Cecilia and Francine, Mr. Wyvil and Mirabel, were loitering in the conservatory. In the drawing-room, Emily had been considerately left alone with Alban. He had missed the early train from Netherwoods; but he had arrived in time to dress for dinner, and to offer the necessary explanations.
If it had been possible for Alban to allude to the anonymous letter, he might have owned that his first impulse had led him to destroy it, and to assert his confidence in Emily by refusing Mr. Wyvil’s invitation. But try as he might to forget them, the base words that he had read remained in his memory. Irritating him at the outset, they had ended in rousing his jealousy. Under that delusive influence, he persuaded himself that he had acted, in the first instance, without due consideration. It was surely his interest—it might even be his duty—to go to Mr. Wyvil’s house, and judge for himself. After some last wretched moments of hesitation, he had decided on effecting a compromise with his own better sense, by consulting Miss Ladd. That excellent lady did exactly what he had expected her to do. She made arrangements which granted him leave of absence, from the Saturday to the Tuesday following. The excuse which had served him, in telegraphing to Mr. Wyvil, must now be repeated, in accounting for his unexpected appearance to Emily. “I found a person to take charge of my class,” he said; “and I gladly availed myself of the opportunity of seeing you again.”

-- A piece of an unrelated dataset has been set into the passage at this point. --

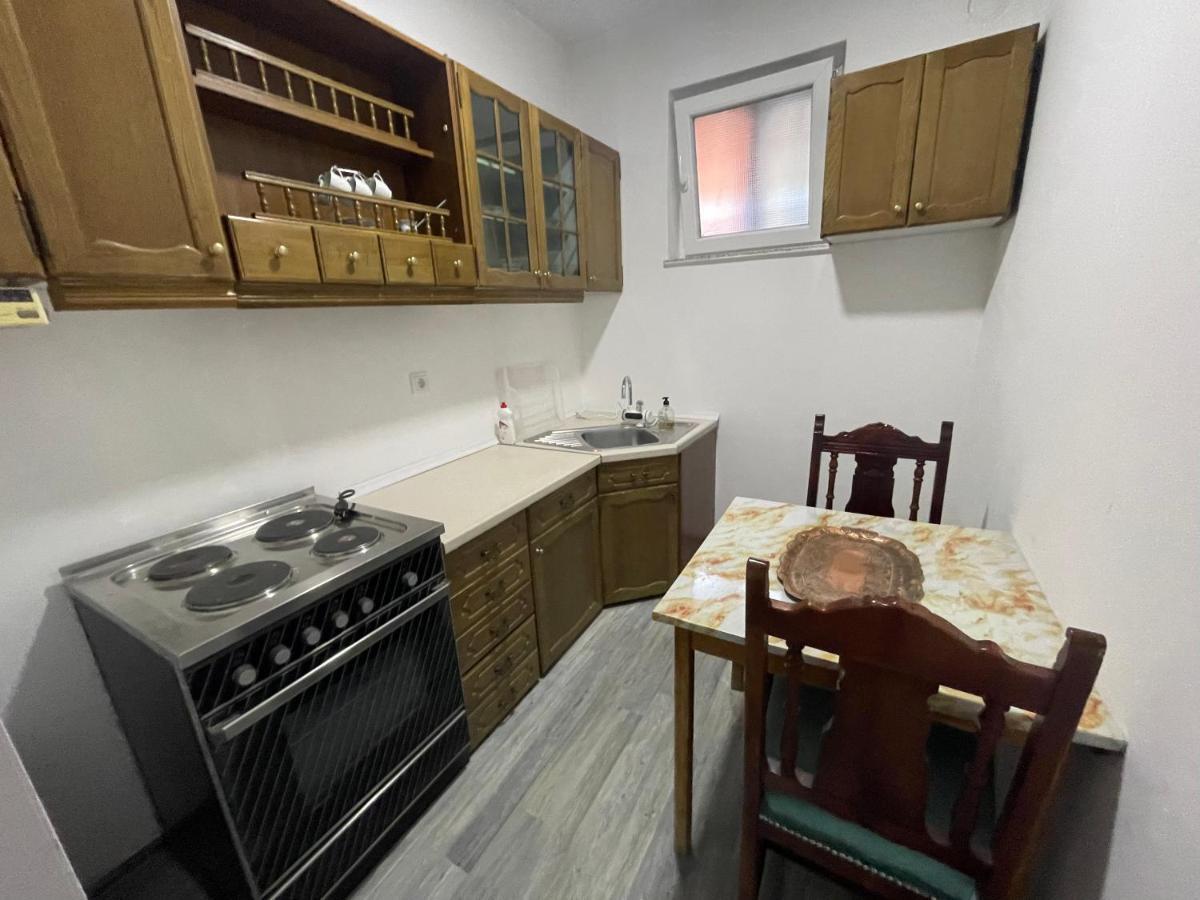 Got Prishtina Hostel Приштина Екстер'єр фото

After observing him attentively, while he was speaking to her, Emily owned, with her customary frankness, that she had noticed something in his manner which left her not quite at her ease.

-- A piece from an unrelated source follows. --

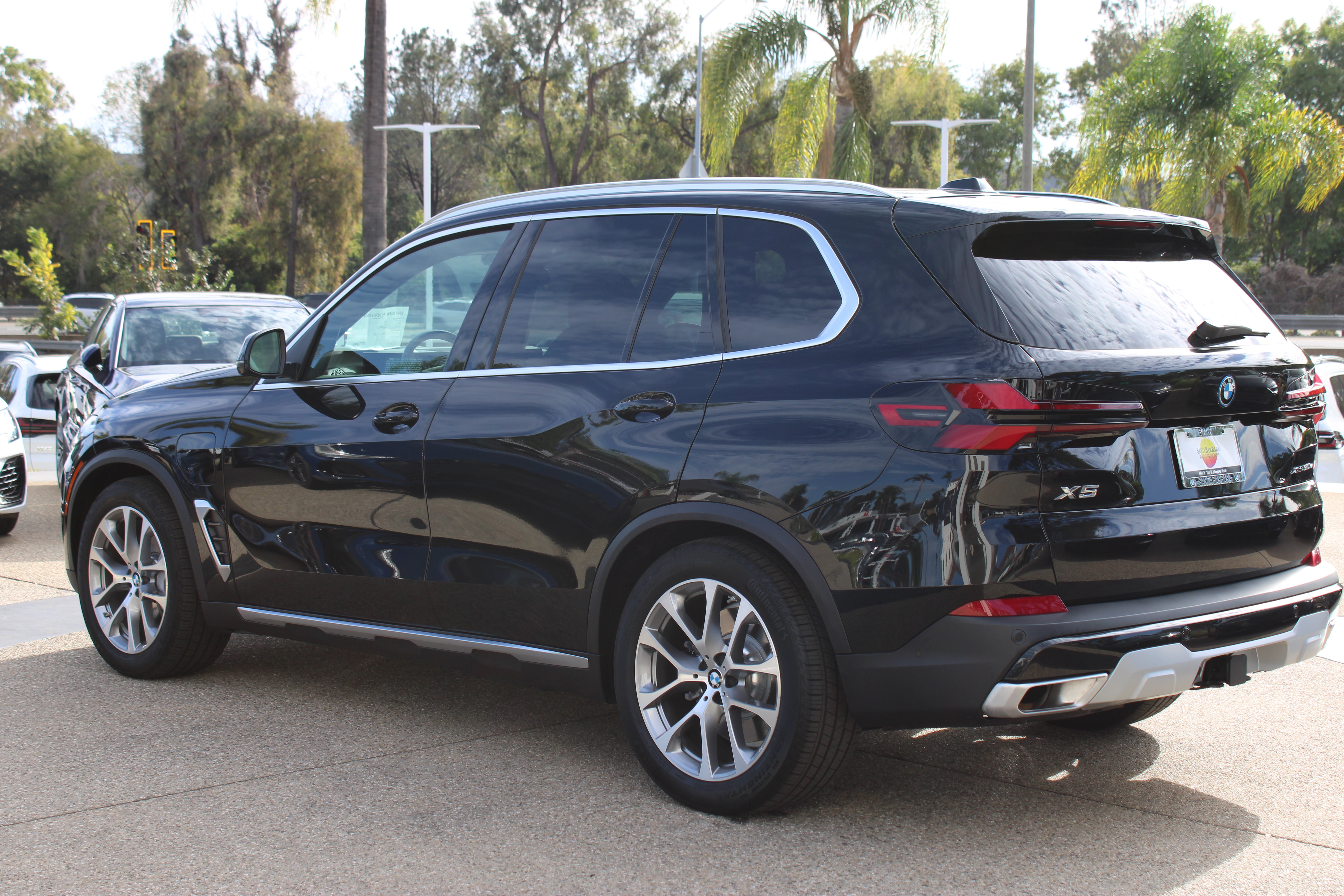 Used 2026 BMW X5 xDrive50e w/ Parking Assistance Package AWD/4WD image 3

“I wonder,” she said, “if there is any foundation for a doubt that has troubled me?” To his unutterable relief, she at once explained what the doubt was. “I am afraid I offended you, in replying to your letter about Miss Jethro.”

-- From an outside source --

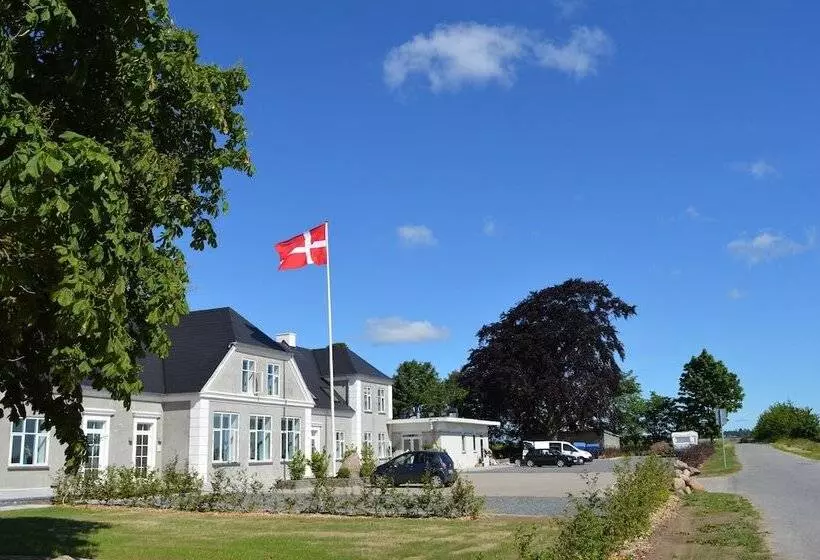 Bed and Breakfast Femhøj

In this case, Alban could enjoy the luxury of speaking unreservedly. He confessed that Emily’s letter had disappointed him.
“I expected you to answer me with less reserve,” he replied; “and I began to think I had acted rashly in writing to you at all. When there is a better opportunity, I may have a word to say—” He was apparently interrupted by something that he saw in the conservatory. Looking that way, Emily perceived that Mirabel was the object which had attracted Alban’s attention. The vile anonymous letter was in his mind again. Without a preliminary word to prepare Emily, he suddenly changed the subject. “How do you like the clergyman?” he asked.
“Very much indeed,” she replied, without the slightest embarrassment. “Mr. Mirabel is clever and agreeable—and not at all spoiled by his success. I am sure,” she said innocently, “you will like him too.”
Alban’s face answered her unmistakably in the negative sense—but Emily’s attention was drawn the other way by Francine. She joined them at the moment, on the lookout for any signs of an encouraging result which her treachery might already have produced. Alban had been inclined to suspect her when he had received the letter. He rose and bowed as she approached. Something—he was unable to realize what it was—told him, in the moment when they looked at each other, that his suspicion had hit the mark.
In the conservatory the ever-amiable Mirabel had left his friends for a while in search of flowers for Cecilia. She turned to her father when they were alone, and asked him which of the gentlemen was to take her in to dinner—Mr. Mirabel or Mr. Morris?
“Mr. Morris, of course,” he answered. “He is the new guest—and he turns out to be more than the equal, socially-speaking, of our other friend. When I showed him his room, I asked if he was related to a man who bore the same name—a fellow student of mine, years and years ago, at college. He is my friend’s younger son; one of a ruined family—but persons of high distinction in their day.”